Dengan konsep pertanian digital, petani bisa mengukur hasil pertanian secara lebih terukur
Jakarta (ANTARA News) - Anggota Dewan Pembina Badan Pemenangan Nasional (BPN) Prabowo-Sandi, La Ode Kamaluddin menggagas konsep pertanian digital atau "digital farming" meningkatkan hasil produksi pertanian nasional untuk mengantisipasi ketergantungan terhadap produk pangan impor.

"Model ini kalau kita kembangkan di daerah-daerah di luar Pulau Jawa sangat menguntungkan dan jumlahnya akan meningkat lebih besar," kata La Ode dalam diskusi bertajuk "Petani, Nelayan, dan Ekonomi Rakyat", di Media Center Prabowo-Sandi, Jakarta, Rabu.

Menurut dia konsep tersebut banyak dikembangkan di negara-negara maju karena sudah terbukti persediaan stok cadangan pangan meningkat dengan sistem tersebut.

Dia meyakini konsep tersebut akan menarik minat generasi muda di sektor pertanian karena selama ini mereka tidak melirik profesi petani menjanjikan untuk masa depan.

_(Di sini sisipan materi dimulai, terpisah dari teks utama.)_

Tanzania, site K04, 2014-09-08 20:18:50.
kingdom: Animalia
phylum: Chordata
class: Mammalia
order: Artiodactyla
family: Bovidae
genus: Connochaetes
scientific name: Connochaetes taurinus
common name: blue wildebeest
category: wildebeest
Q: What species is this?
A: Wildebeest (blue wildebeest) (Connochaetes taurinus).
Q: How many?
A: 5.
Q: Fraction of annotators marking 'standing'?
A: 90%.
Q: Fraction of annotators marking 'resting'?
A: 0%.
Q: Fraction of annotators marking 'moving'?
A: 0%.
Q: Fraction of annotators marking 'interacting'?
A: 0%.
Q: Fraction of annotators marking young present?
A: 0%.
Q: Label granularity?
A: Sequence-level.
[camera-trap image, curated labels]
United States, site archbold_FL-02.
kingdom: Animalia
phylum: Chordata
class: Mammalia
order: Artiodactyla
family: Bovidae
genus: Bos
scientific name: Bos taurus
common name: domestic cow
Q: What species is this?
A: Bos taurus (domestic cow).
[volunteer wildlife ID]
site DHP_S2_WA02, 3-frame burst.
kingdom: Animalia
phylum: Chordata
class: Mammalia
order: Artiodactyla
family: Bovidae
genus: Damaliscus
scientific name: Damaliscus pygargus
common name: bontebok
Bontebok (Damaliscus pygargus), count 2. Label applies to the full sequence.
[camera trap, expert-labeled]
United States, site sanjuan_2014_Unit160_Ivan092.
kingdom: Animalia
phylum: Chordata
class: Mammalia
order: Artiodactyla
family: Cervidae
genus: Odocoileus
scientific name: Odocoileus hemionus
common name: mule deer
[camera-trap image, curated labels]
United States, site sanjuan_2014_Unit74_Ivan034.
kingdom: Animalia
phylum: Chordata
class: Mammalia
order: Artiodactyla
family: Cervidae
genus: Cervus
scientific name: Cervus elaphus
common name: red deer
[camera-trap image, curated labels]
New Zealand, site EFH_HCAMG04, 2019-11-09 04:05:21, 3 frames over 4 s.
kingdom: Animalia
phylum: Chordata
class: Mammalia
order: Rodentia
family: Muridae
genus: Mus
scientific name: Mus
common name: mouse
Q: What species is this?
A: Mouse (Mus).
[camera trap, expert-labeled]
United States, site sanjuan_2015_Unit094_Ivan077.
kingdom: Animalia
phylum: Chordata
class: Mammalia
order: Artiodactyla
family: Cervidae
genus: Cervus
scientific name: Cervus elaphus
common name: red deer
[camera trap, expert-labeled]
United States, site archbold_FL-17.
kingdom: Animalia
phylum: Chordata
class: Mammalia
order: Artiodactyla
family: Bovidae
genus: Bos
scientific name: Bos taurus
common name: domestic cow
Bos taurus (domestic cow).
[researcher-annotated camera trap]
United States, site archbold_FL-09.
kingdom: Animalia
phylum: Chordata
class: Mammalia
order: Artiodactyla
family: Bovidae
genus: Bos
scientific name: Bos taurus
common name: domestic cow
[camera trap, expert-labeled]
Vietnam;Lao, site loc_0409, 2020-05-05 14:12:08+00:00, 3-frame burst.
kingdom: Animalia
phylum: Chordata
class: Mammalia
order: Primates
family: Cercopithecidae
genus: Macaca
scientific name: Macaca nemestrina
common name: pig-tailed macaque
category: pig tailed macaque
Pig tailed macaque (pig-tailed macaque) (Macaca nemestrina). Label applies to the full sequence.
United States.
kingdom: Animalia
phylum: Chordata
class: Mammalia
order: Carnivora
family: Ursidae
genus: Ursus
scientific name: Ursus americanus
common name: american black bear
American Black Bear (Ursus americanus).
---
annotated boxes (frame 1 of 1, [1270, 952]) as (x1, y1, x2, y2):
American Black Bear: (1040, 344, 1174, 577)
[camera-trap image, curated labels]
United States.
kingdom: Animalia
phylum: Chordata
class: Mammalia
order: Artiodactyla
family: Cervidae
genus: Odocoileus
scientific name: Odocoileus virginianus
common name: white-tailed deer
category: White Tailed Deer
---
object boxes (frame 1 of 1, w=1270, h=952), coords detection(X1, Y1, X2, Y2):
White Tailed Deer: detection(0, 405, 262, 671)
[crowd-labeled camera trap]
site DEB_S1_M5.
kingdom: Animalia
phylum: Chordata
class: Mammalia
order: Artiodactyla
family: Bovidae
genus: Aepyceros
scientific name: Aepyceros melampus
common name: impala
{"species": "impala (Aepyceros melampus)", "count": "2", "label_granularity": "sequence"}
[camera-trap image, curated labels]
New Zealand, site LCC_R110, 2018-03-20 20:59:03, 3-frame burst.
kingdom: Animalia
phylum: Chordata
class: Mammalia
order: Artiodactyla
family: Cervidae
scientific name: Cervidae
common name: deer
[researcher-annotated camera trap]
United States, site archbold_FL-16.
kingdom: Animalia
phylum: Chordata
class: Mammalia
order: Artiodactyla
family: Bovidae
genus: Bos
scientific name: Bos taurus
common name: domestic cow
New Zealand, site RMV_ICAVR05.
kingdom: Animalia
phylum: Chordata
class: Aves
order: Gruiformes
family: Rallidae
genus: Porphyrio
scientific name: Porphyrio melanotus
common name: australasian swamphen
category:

"Dengan konsep pertanian digital, petani bisa mengukur hasil pertanian secara lebih terukur. Pengembangannya, bisa melibatkan universitas dan akademisi yang menag fokus di sektor pertanian," ujarnya.

Dia mengatakan kebutuhan beras nasional per-bulannya mencapai 9 juta ton dan itu bisa dipenuhi dengan konsep pertanian digital.

Menurut dia, berdasarkan data Kementerian Pertanian, potensi produksi beras akan terus meningkat misalnya Januari 2018 sebanyak 2.668.764 ton, Februari sebanyak 5.388.600 ton, Maret sebanyak 7.441.842 ton, dan April sebanyak 5.283.498 ton.

"Sembilan juta ton itu kecil kalau kita kembangkan dengan itu karena tidak ada bangsa yang bisa bertahan kalau pangannya berasal dari luar," katanya.

Dalam diskusi tersebut, pemerhati isu pangan dan perempuan, Sidrotun Naim mengungkap alasan mengapa anak muda malas bertani seperti harga pupuk mahal, benih mahal, tetapi harga komoditas pertanian setelah panen anjlok, hingga susahnya akses permodalan bagi petani dan nelayan.

Terkait akses permodalan bagi petani dan nelayan, Sidrotun mendorong agar Prabowo-Sandi membentuk lembaga keuangan yang pro kepada petani dan nelayan.

Lembaga keuangan itu, menurut dia harus diwujudkan untuk menghadirkan keadilan bagi petani dan nelayan sebagai tulang punggung kedaulatan pangan di Indonesia.

"Karena itu tidak salah juga kalau anak muda tidak mau bertani, karena pupuknya mahal, benihnya mahal, tapi pas dijual harganya jatuh," katanya.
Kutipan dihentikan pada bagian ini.